Tuesday, June 28, 2016

The Well Read Review: The Hole Story of the Doughnut

The Hole Story of the Doughnut
Pat Miller (Author), Vincent X. Kirsch (Illustrator)
HMH Books for Young Readers
Amazon| IndieBound


Picture book biographies are a tricky, tricky thing.

Pack too much information into them, and they are reminiscent of the earliest doughnuts: "When the cakes were fried, Hanson dumped them on the dining table. They were sweet and crisp - at least around the edges. Their raw centers, heavy with grease, made them drop like cannonballs in the stomach. Sailors called them SINKERS."

Give too little information, and readers are left feeling...empty.

Fortunately for us, The Hole Story of the Doughnut is the picture book equivalent of a modern-day doughnut rather than its predecessor the Sinker.
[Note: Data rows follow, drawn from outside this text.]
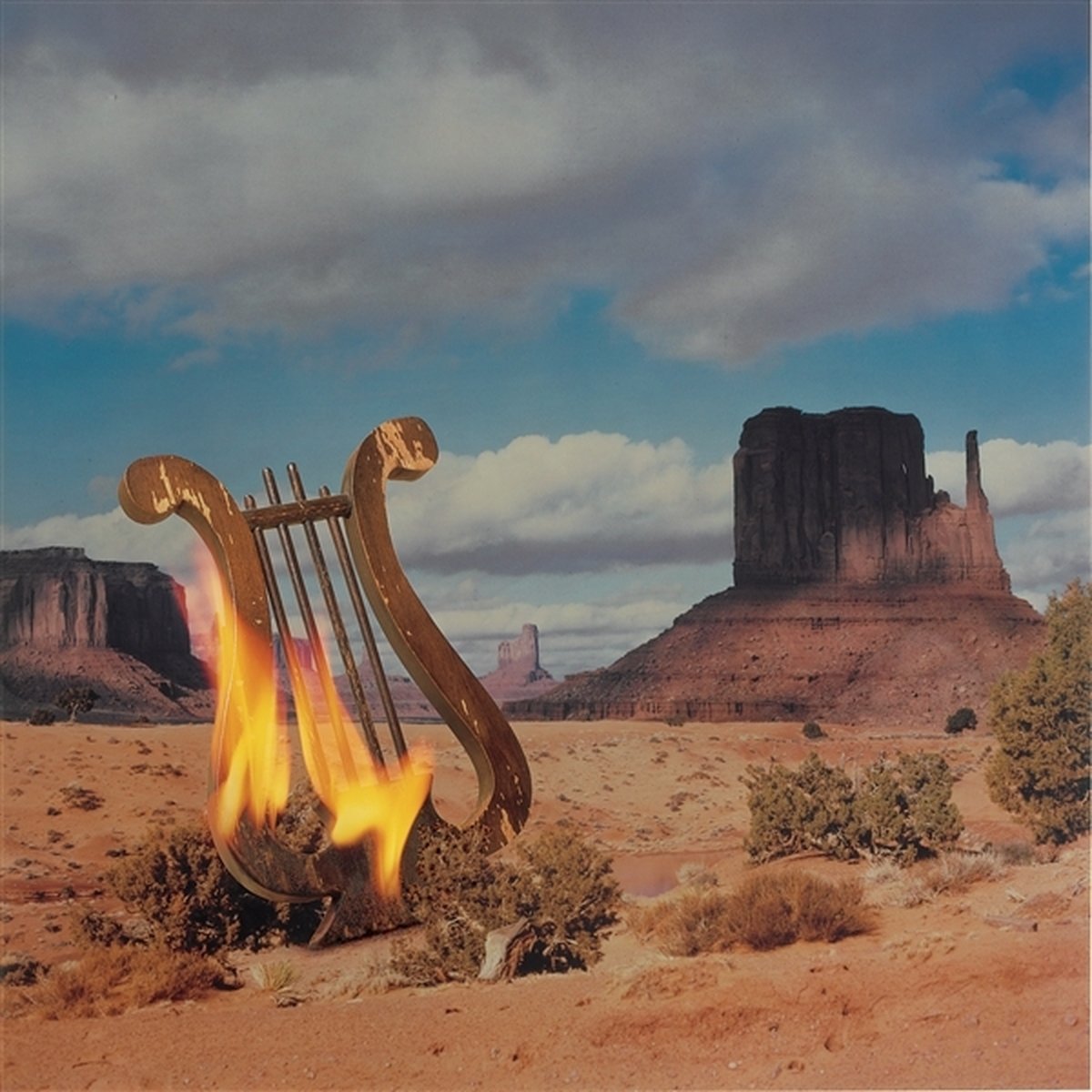 Lyres - On Fyre (LP) (Coloured Vinyl) (Limited Edition)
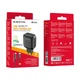 Зарядне мережеве BOROFONE BA46A Premium PD+QC3.0 18W (1USB 3A) Lightning-Type-C Чорний - изображение 2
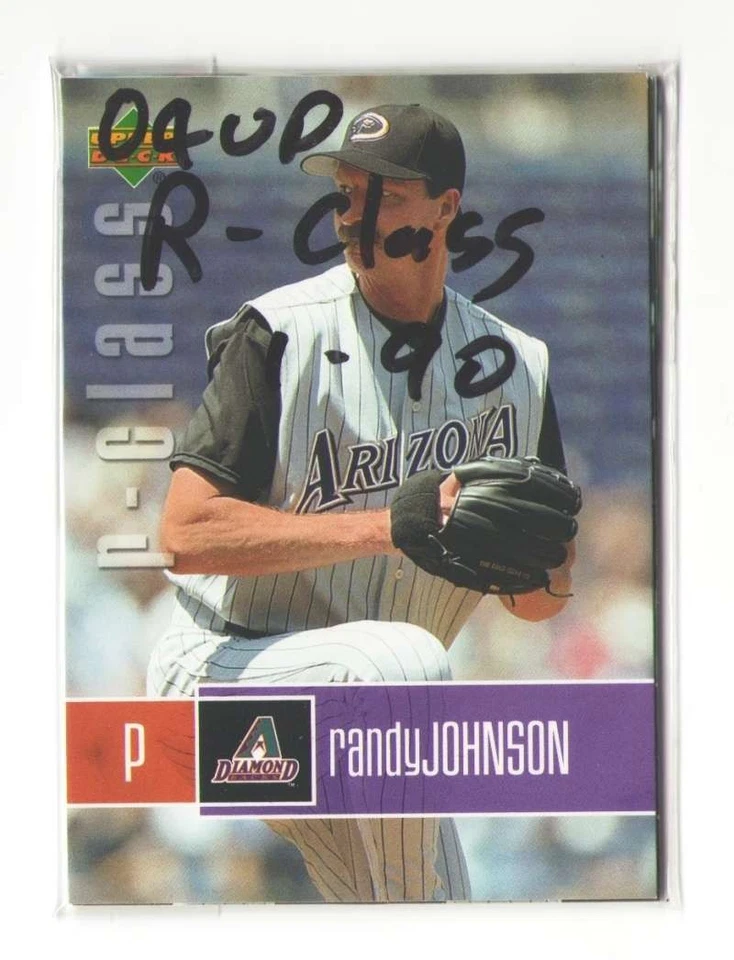 2004 Upper Deck R Class (1-90) - ARIZONA DIAMONDBACKS Team Set - Image 1 of 1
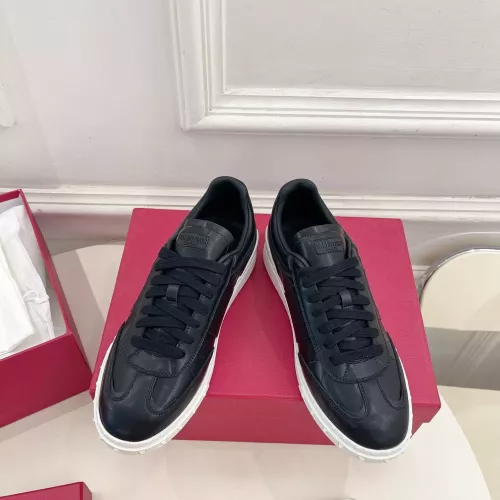 Replica Valentino Casual Shoes For Men #1275233 $115.00 USD for Wholesale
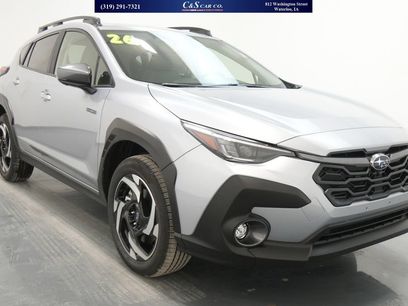 New 2026 Subaru Crosstrek 2.5i Limited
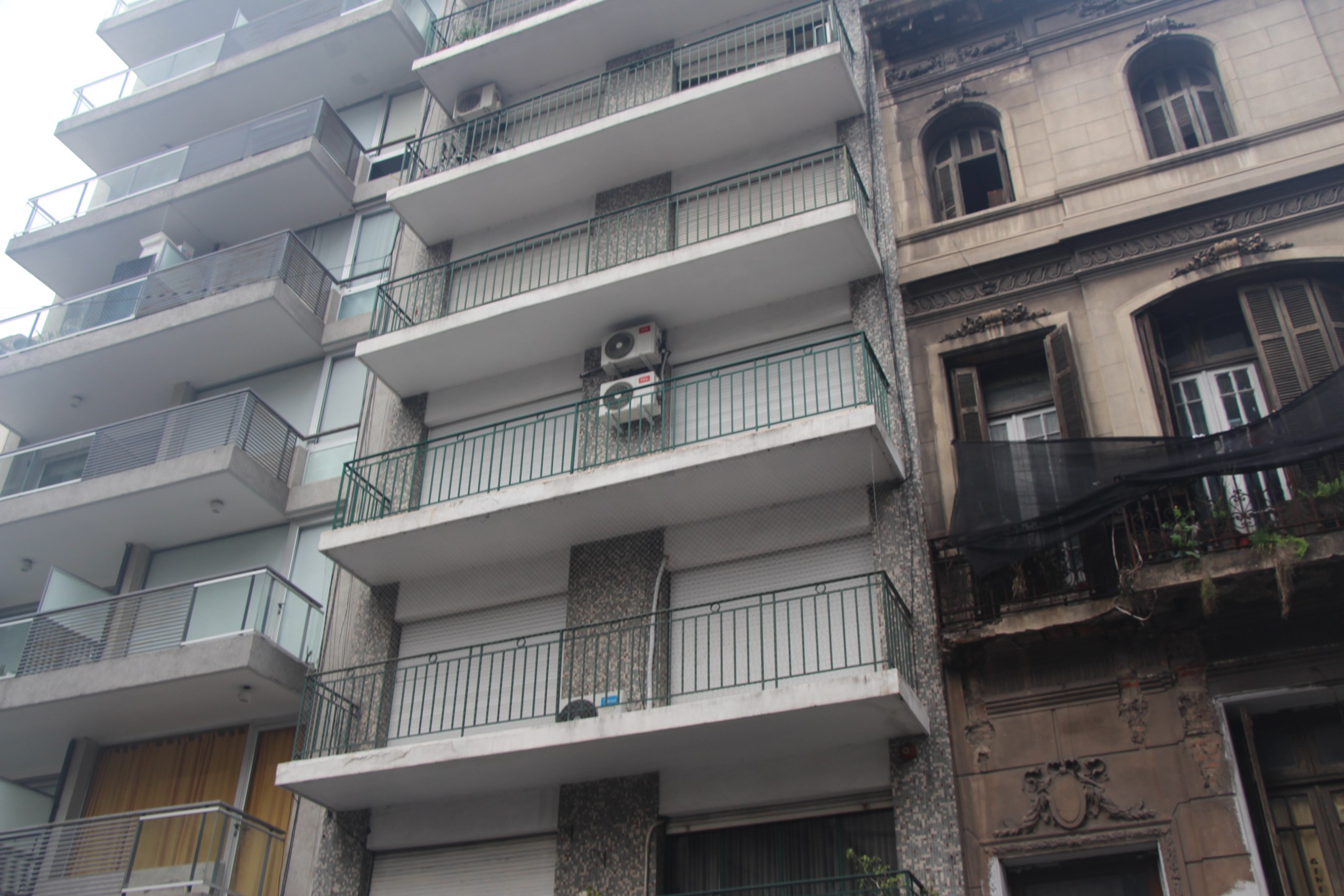 ALQUILER 2 AMBIENTES CONTRAFRENTE – VIAMONTE 1620 - AP — foto 1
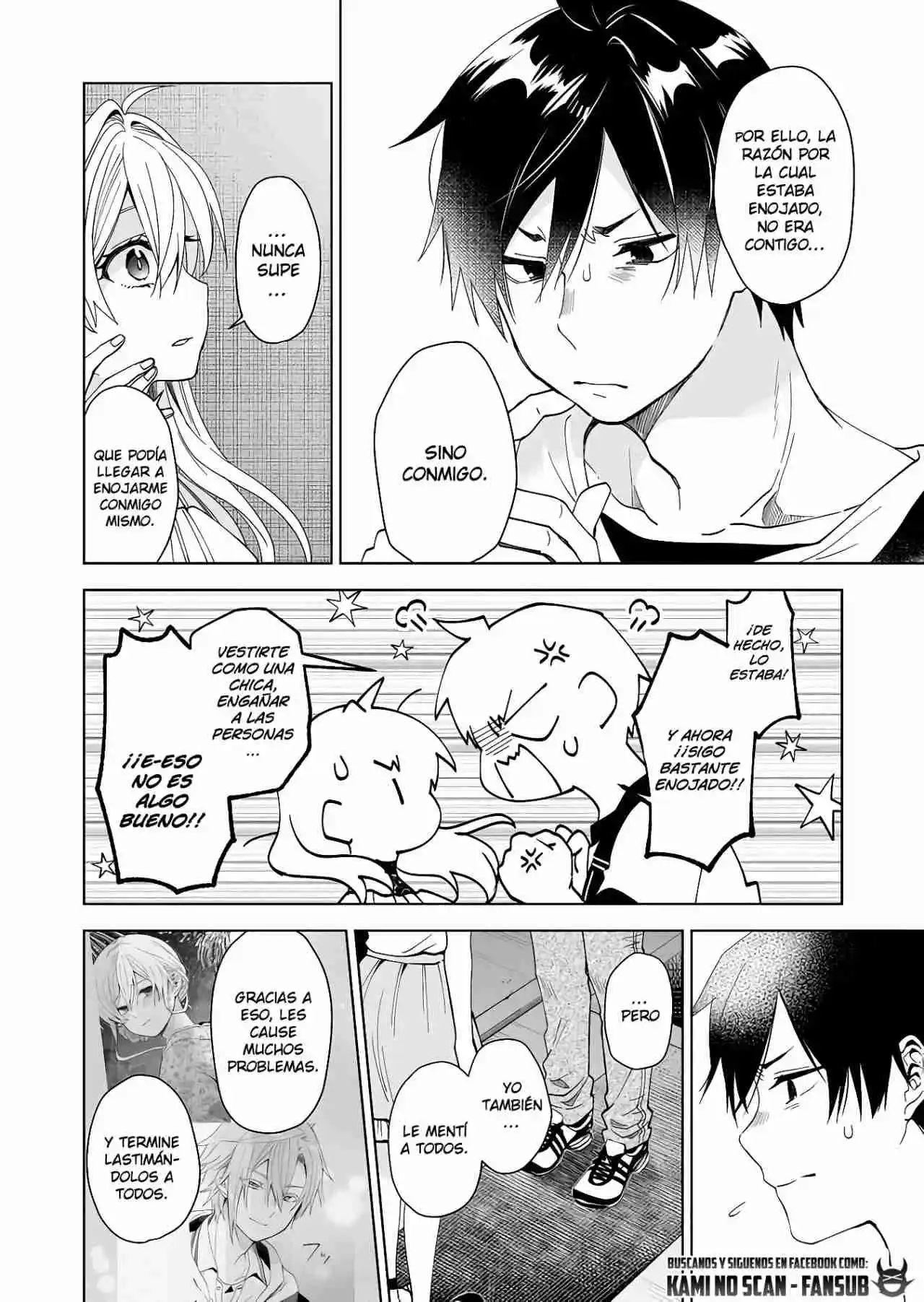 Koi Shita No De, Haishin Shite Mita - Capítulo 57 - Página 11 - LectorTMOo
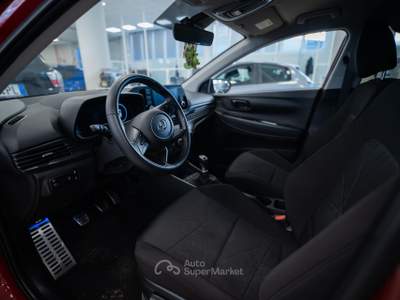 Hyundai Bayon 1.0 t-gdi 48V Xclass imt Rosso usata Torino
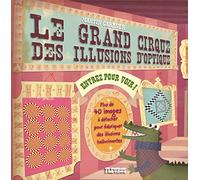 GRAND CIRQUE DES ILLUSIONS D'OPTIQUE (LE)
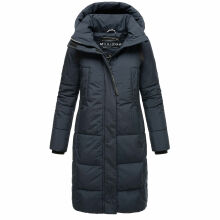 Marikoo Laryaa XVI Damen Winterjacke Navy Gr&ouml;&szlig;e M - Gr. 38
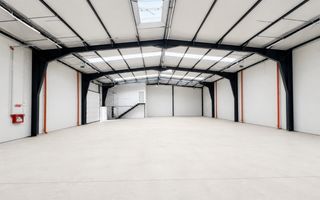 Spațiu logistic nou, cu 4 hale plus showroom și spațiu birouri P+2 - Poză 7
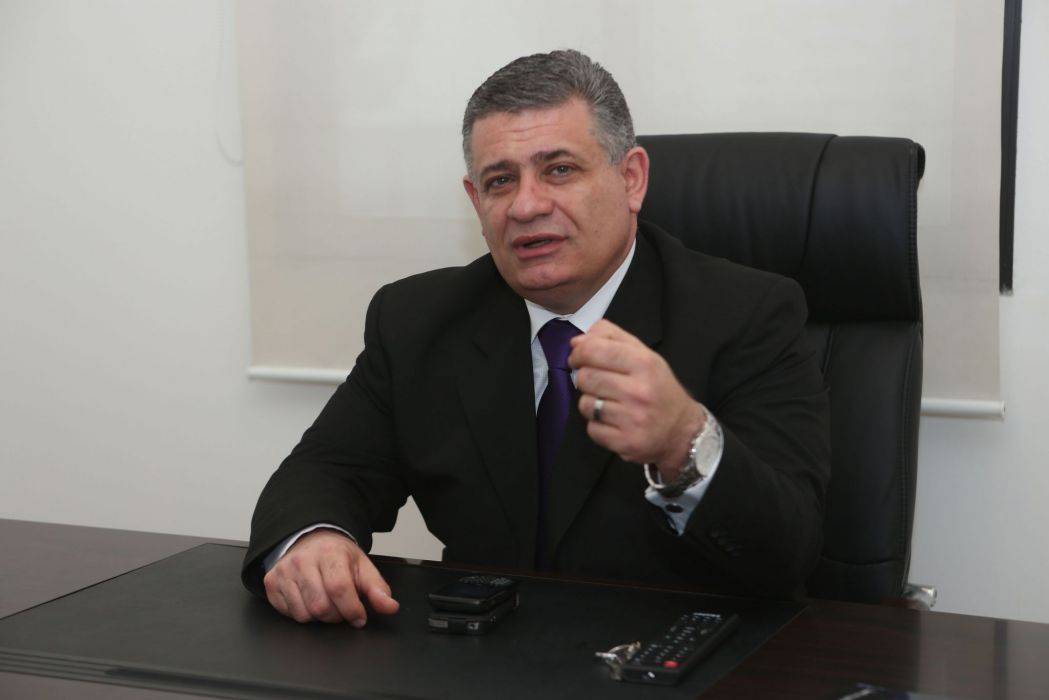 نوفل ضو نوفل ضو: في هذه المرحلة أراهن وأطمئن للموقف العربي لأن فرنسا تحاول أن تطفئ ناراً في لبنان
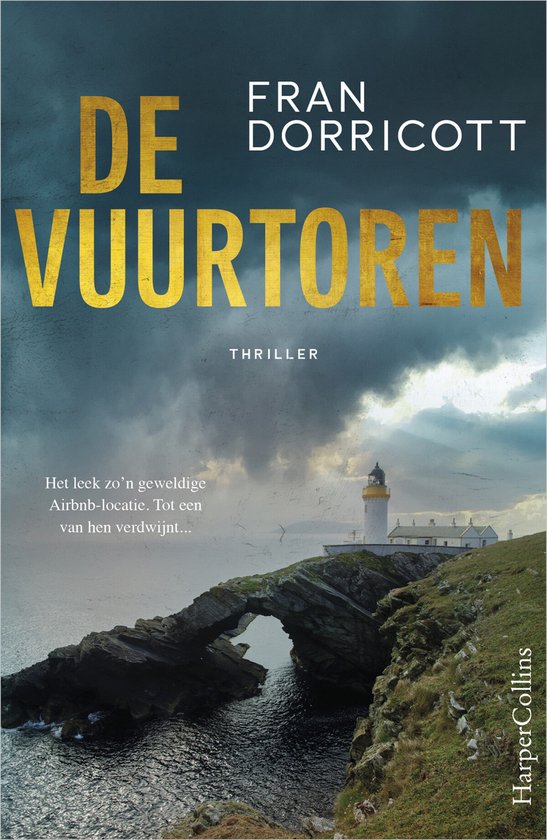 De vuurtoren - cover
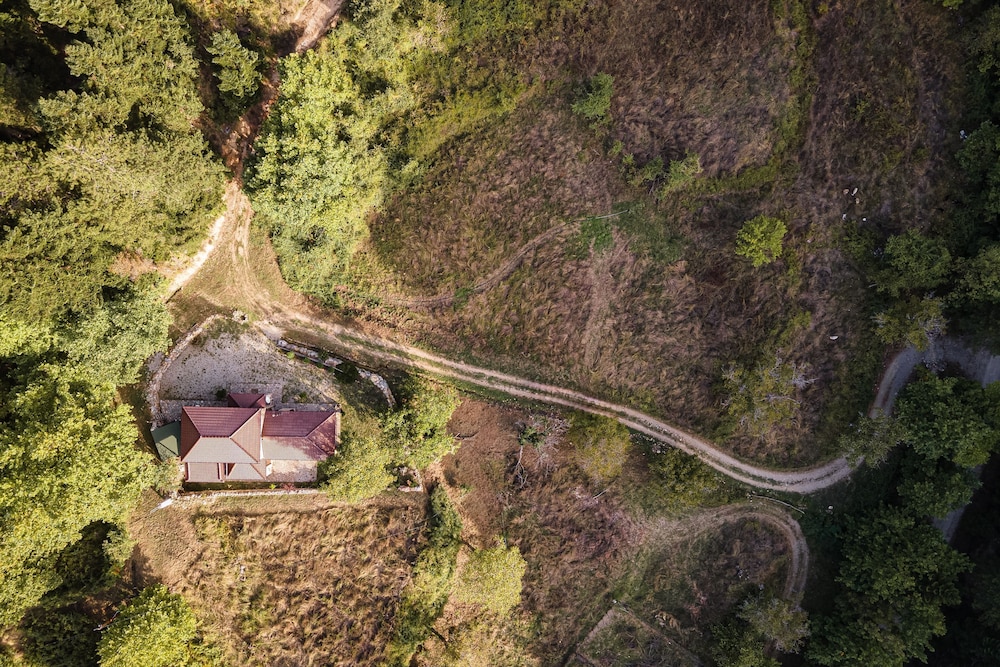 Hidden Stone Chalet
Miller has given us a sweet treat, just filling enough to satiate our appetites, with both factual information and fun, fictional accounts of the doughnut's history.

While the story centers on the doughnut, it truly is a biography of master mariner Hanson Crockett Gregory, who actually lived quite an incredible life, deftly described by Miller.
Hanson Crockett Gregory went to sea at 13, was captain of a schooner by 19, commanded a clipper a few years later, and was awarded a medal for heroism by Queen Isabella II. As you'll find in the author's note, Gregory eventually became a mining engineer and was the father of five daughters. Even in death Gregory's life was interesting. His claim to the invention of the doughnut was challenged 20 years after his death, and when his gravestone went missing, Dunkin Donuts took up the cause to replace the headstone of the inventor of the hole in the doughnut.

Common to picture book biographies, Miller briefly and tastefully mentions Gregory's death and place of burial, which may or may not invite questions about death depending on your reader.

Kirsch's cartoon-like illustrations lend a bit of fun to the tale of a delicious pastry and its inventor. The circular format chosen for the illustrations will delight young readers as soon as they notice it, almost like a doughnut puzzle. The cover and endpapers will also draw readers in, as they wonder what sailing has to do with doughnuts.

So when you "raise your next tasty doughnut to the master mariner from Maine," don't forget to raise one to Miller and Kirsch, too, for their appetizing telling of Gregory's tale. (That way you get two doughnuts. I won't tell.)

And, if like me, you are suddenly curious about whether it is doughnut or donut, check out the Huffington Post article Doughnut or Donut? The Great Spelling Debate Of Our Time. Which is your preference?